= Information given =
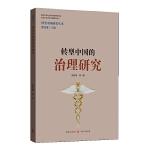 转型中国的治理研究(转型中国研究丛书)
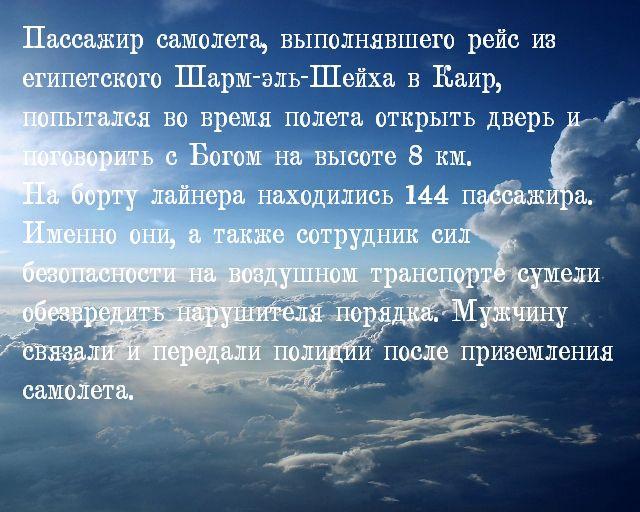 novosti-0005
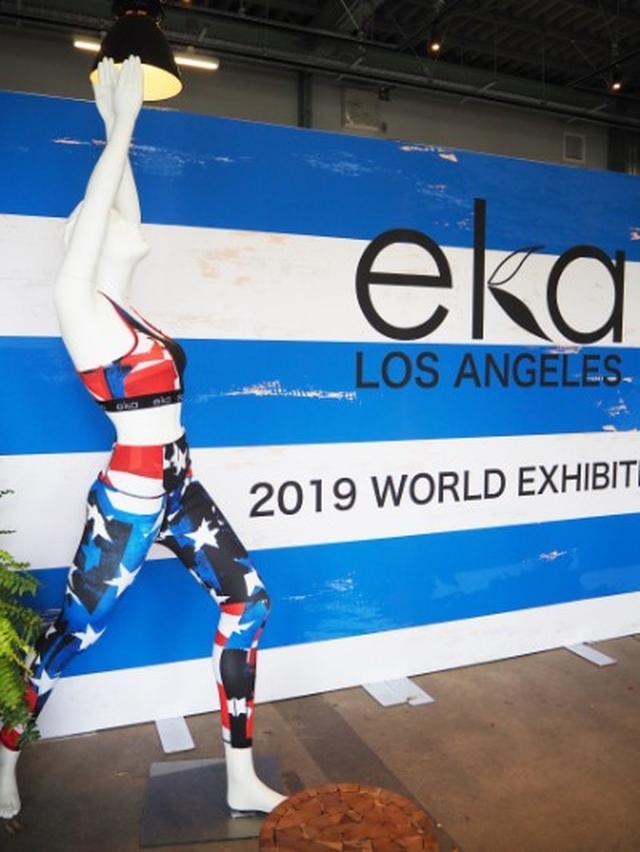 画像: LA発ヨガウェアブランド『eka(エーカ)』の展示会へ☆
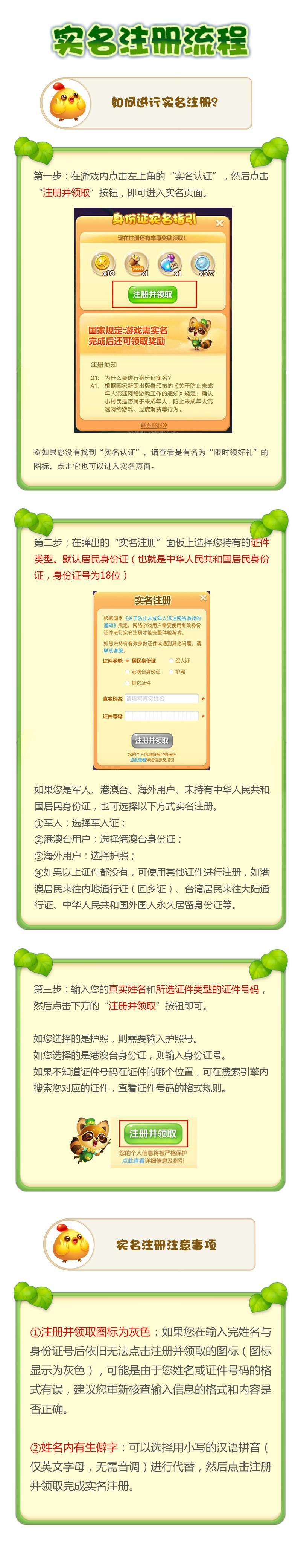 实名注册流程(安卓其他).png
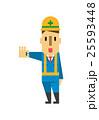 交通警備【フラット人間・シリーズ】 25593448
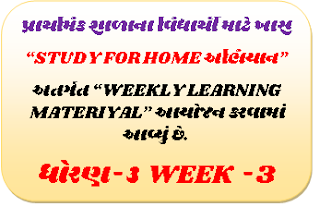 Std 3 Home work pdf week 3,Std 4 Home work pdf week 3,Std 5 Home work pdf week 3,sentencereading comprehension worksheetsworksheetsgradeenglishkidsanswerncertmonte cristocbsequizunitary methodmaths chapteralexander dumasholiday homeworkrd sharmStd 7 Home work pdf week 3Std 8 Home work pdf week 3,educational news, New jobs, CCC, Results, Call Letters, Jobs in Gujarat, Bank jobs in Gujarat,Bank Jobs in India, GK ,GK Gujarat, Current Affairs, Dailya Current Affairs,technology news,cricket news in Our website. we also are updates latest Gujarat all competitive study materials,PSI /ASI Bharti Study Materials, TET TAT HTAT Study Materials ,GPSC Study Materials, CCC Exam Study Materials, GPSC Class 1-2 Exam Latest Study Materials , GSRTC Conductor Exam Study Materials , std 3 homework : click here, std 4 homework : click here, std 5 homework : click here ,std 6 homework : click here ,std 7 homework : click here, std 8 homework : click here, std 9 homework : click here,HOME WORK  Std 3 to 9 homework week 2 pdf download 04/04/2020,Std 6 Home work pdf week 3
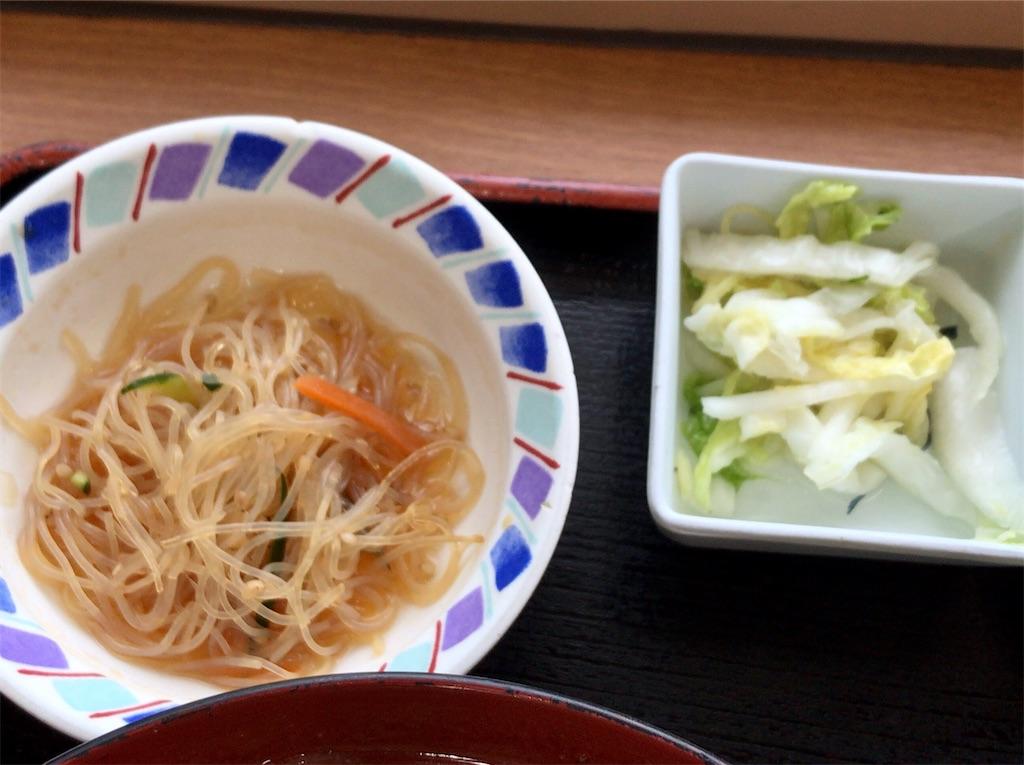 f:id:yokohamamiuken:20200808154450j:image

= Exercise goal =
Using the material above, transcribe exactly the lines from the one holding "novosti-0005" to the one holding "交通警備【フラット人間・シリーズ】 25593448", both ends kept. Do not carry over any pictures.

= Solution to the problem =
 novosti-0005
 画像: LA発ヨガウェアブランド『eka(エーカ)』の展示会へ☆
 实名注册流程(安卓其他).png
 交通警備【フラット人間・シリーズ】 25593448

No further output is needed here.